Тогда о наказании должны помнить люди; я помнил, вот и все. Я только не знал, что император носит под одеждой кольчугу. Он тоже помнил! Вы хотели знать, кто я, и почему я совершил это преступление. Я – Одоардо Маравилья, и я хотел убить императора, потому что по его воле был ночью убит мой отец и умерли от холода и усталости моя мать и сестра!
Я все сказал. Теперь вы знаете правду, монсеньер. Я хотел убить и заслуживаю смерти; но я дворянин и хочу умереть как дворянин.
Эммануил Филиберт наклонил голову в знак согласия.
– Это справедливо, – сказал он, – и ваша просьба будет удовлетворена… Вы хотите остаться свободным до приведения приговора в исполнение? Говоря «остаться свободным», я имею в виду не быть связанным.
– Что для этого нужно сделать?
– Дать мне слово, что вы не будете пытаться бежать.
– Я его вам уже дал.
– Тогда повторите его.
– Я его повторяю. Но, пожалуйста, поторопитесь. Преступление имело свидетелей, я во всем признался. Стоит ли заставлять меня ждать?
– Не мне назначать час смерти человека. Все будет сделано по высочайшей воле императора Карла Пятого.
Потом, вызвав сержанта, Эммануил приказал:
– Отведите этого господина в отдельную палатку, и пусть он ни в чем не терпит нужды. Одного часового при нем достаточно: он дал мне слово дворянина. Ступайте!
Сержант удалился, уводя пленника.
Эммануил Филиберт проводил их глазами до выхода.
Потом он обернулся: ему показалось, что сзади послышался слабый шум.
На пороге второго отделения палатки стояла Леона. Занавес, разделявший помещение, упал за ней.
Шум падающего занавеса и привлек внимание Эммануила Филиберта.
Леона в мольбе сложила руки, и на лице ее были видны следы слез, пролитых во время рассказа арестованного.

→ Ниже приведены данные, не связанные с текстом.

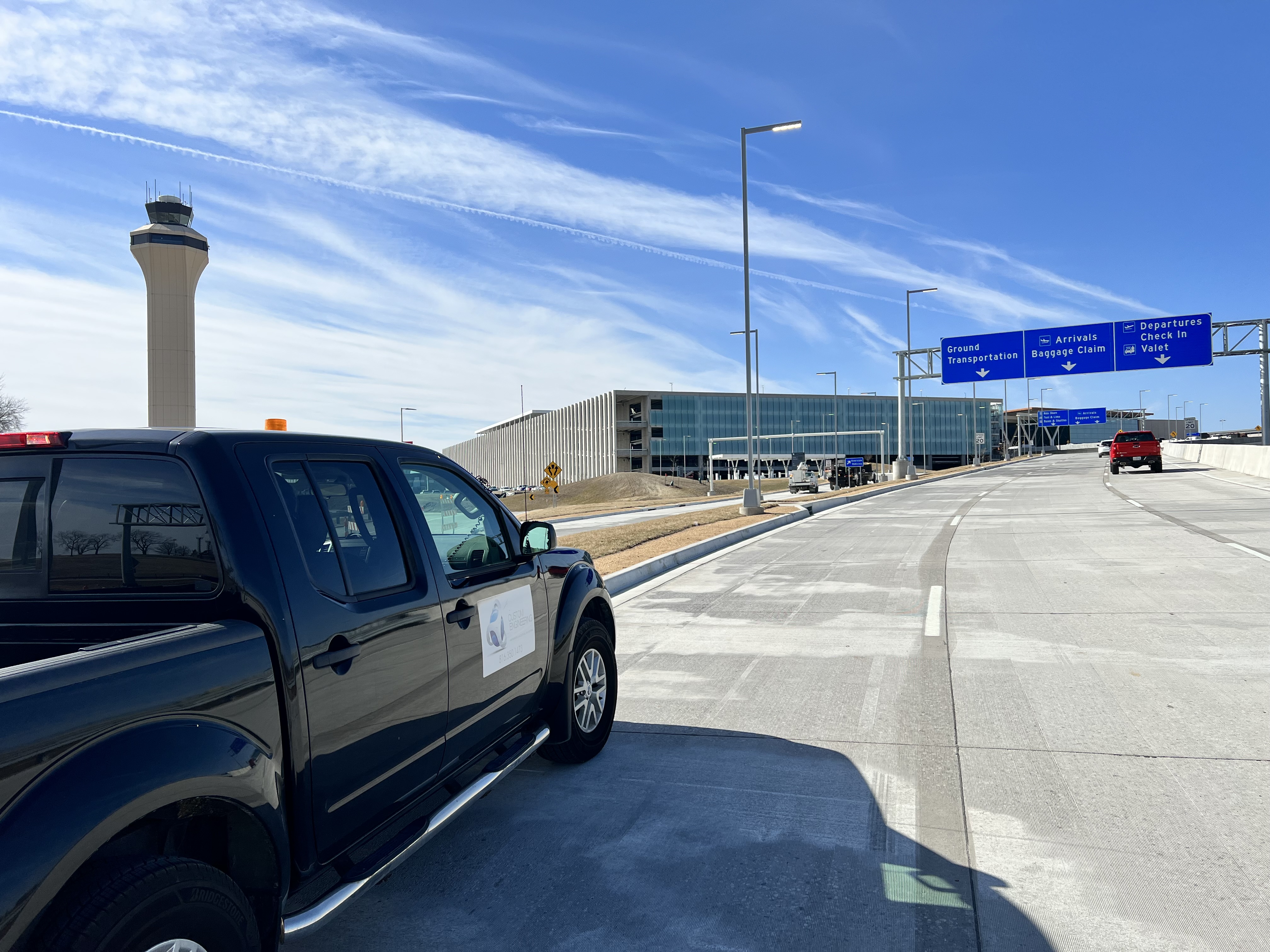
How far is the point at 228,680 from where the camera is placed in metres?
2.41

– Что ты хочешь? – спросил принц.
– Я хочу сказать тебе, Эммануил, – ответила Леона, – я хочу сказать тебе: нельзя, чтобы этот человек умер!

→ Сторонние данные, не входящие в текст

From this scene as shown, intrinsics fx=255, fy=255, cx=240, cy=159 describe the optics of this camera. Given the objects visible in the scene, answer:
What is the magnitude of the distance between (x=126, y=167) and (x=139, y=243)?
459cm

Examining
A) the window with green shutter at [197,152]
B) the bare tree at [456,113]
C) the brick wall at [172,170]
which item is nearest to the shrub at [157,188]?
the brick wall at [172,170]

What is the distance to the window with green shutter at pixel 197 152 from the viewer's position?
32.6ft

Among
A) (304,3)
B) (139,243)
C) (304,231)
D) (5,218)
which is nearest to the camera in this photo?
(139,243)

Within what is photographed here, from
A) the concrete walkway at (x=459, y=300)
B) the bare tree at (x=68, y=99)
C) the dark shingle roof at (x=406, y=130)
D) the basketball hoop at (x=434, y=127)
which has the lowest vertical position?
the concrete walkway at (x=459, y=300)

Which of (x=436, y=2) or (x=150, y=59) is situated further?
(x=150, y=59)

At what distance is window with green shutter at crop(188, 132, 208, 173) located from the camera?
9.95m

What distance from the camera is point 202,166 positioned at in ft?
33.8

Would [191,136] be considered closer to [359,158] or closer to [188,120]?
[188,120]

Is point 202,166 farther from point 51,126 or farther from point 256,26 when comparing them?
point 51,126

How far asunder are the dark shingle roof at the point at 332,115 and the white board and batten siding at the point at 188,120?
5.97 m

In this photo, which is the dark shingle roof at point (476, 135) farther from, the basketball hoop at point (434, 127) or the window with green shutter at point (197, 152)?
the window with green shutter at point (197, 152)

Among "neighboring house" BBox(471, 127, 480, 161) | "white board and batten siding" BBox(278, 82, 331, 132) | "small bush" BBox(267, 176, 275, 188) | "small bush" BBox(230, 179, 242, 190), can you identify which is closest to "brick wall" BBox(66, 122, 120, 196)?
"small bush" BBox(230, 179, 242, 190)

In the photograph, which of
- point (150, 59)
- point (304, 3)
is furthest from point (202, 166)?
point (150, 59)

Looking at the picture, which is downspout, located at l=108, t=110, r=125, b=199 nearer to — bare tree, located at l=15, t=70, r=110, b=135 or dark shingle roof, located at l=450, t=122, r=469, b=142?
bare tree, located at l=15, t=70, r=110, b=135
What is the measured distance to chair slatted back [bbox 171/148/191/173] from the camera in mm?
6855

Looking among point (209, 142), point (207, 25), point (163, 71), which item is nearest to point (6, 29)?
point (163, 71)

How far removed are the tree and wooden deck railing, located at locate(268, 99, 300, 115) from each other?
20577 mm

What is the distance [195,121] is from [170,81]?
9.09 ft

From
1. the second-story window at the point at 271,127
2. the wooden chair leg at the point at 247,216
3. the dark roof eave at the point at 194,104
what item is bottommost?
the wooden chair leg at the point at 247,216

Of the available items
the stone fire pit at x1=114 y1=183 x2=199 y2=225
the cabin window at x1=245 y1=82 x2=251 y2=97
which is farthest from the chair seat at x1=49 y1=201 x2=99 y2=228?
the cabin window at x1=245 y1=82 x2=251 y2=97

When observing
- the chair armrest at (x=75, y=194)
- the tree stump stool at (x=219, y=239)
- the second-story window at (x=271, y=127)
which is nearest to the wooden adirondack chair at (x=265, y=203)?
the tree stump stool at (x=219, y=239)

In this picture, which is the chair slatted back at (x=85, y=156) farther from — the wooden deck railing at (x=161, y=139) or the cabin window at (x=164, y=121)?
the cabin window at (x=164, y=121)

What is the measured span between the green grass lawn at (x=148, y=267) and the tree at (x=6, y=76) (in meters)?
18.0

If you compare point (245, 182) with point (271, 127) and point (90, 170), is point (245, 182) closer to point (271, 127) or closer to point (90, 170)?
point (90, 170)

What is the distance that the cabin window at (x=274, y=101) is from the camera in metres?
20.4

Эммануил Филиберт нахмурился.
– Леона, – ответил он, – ты не думаешь, о чем просишь. Этот молодой человек виновен в ужасном преступлении, если не в совершении его, то в умысле.

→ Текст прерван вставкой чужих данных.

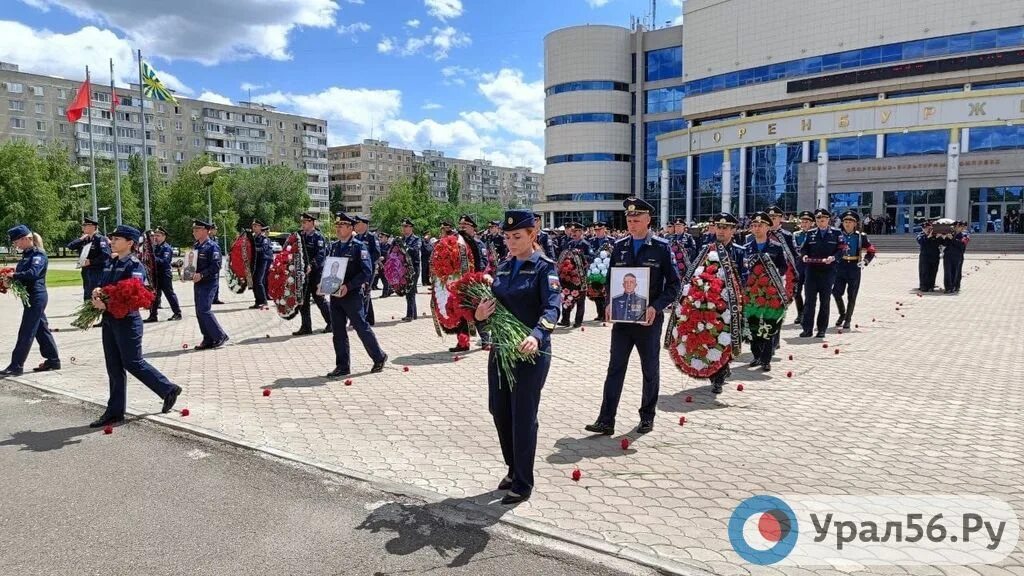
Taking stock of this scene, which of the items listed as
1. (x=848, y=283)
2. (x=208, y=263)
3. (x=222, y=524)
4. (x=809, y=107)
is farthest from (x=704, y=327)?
(x=809, y=107)

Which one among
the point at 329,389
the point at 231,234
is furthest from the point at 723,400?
the point at 231,234

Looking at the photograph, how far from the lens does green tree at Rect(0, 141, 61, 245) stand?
47969mm

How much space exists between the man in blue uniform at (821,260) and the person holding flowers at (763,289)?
94.8 inches

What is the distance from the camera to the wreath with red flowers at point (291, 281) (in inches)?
491

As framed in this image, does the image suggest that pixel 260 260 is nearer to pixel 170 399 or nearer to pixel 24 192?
pixel 170 399

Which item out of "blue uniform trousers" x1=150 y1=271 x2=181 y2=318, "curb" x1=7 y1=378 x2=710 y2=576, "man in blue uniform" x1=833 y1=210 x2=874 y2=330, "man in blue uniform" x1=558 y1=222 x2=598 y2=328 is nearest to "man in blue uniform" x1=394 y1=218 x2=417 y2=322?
"man in blue uniform" x1=558 y1=222 x2=598 y2=328

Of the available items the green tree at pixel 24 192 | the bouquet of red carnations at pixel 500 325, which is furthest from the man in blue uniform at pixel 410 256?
the green tree at pixel 24 192

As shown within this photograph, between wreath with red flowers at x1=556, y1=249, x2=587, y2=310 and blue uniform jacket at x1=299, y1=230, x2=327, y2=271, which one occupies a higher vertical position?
blue uniform jacket at x1=299, y1=230, x2=327, y2=271

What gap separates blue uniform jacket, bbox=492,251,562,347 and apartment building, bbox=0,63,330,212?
7515cm

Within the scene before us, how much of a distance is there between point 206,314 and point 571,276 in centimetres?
678

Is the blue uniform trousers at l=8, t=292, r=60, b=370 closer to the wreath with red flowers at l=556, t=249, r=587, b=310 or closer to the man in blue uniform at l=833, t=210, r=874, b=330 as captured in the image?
the wreath with red flowers at l=556, t=249, r=587, b=310

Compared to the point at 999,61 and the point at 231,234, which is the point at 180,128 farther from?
the point at 999,61

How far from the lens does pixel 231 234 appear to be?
68.8 metres

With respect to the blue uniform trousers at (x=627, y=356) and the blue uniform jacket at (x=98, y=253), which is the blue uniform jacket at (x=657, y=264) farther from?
the blue uniform jacket at (x=98, y=253)
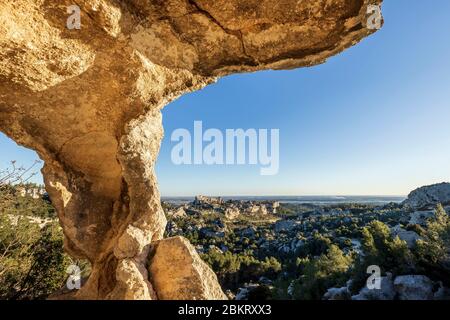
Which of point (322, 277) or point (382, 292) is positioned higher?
point (382, 292)

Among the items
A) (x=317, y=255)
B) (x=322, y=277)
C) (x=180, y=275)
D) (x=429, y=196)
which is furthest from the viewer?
(x=429, y=196)

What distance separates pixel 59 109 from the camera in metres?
5.39

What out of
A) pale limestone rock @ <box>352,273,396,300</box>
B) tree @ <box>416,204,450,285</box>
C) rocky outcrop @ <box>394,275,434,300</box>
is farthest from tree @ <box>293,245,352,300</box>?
tree @ <box>416,204,450,285</box>

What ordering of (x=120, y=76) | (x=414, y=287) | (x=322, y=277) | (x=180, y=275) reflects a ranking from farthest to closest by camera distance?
(x=322, y=277)
(x=414, y=287)
(x=120, y=76)
(x=180, y=275)

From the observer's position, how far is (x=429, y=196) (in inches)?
2869

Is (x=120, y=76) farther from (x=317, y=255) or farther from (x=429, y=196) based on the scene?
(x=429, y=196)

– Неважно, – сказала Леона, обвивая руками шею возлюбленного, – я повторяю тебе, что этот молодой человек не умрет!
– Император решит его участь, Леона. Единственное, что я могу, точнее, что считаю возможным сделать, – это все рассказать императору.
– А я говорю, Эммануил, что если даже император приговорит этого молодого человека к смертной казни, ты добьешься его помилования, разве не так?.
– Леона, ты приписываешь мне такую власть над императором, какой у меня нет. Императорское правосудие идет своей дорогой. И если оно приговорит…
– Пусть приговорит, Одоардо Маравилья должен жить! Ты понимаешь? Так нужно, мой возлюбленный Эммануил!
– И почему так нужно?
– Потому, – ответила Леона, – что это мой брат!.. Эммануил удивленно вскрикнул.
Женщина, умершая от голода и усталости на берегу Сезии, ребенок, упорно хранивший тайну своего рождения и пола, паж, отказавшийся от алмаза Карла V, – все было объяснено тремя сорвавшимися словами Леоны об Одоардо Маравилье: «Это мой брат!»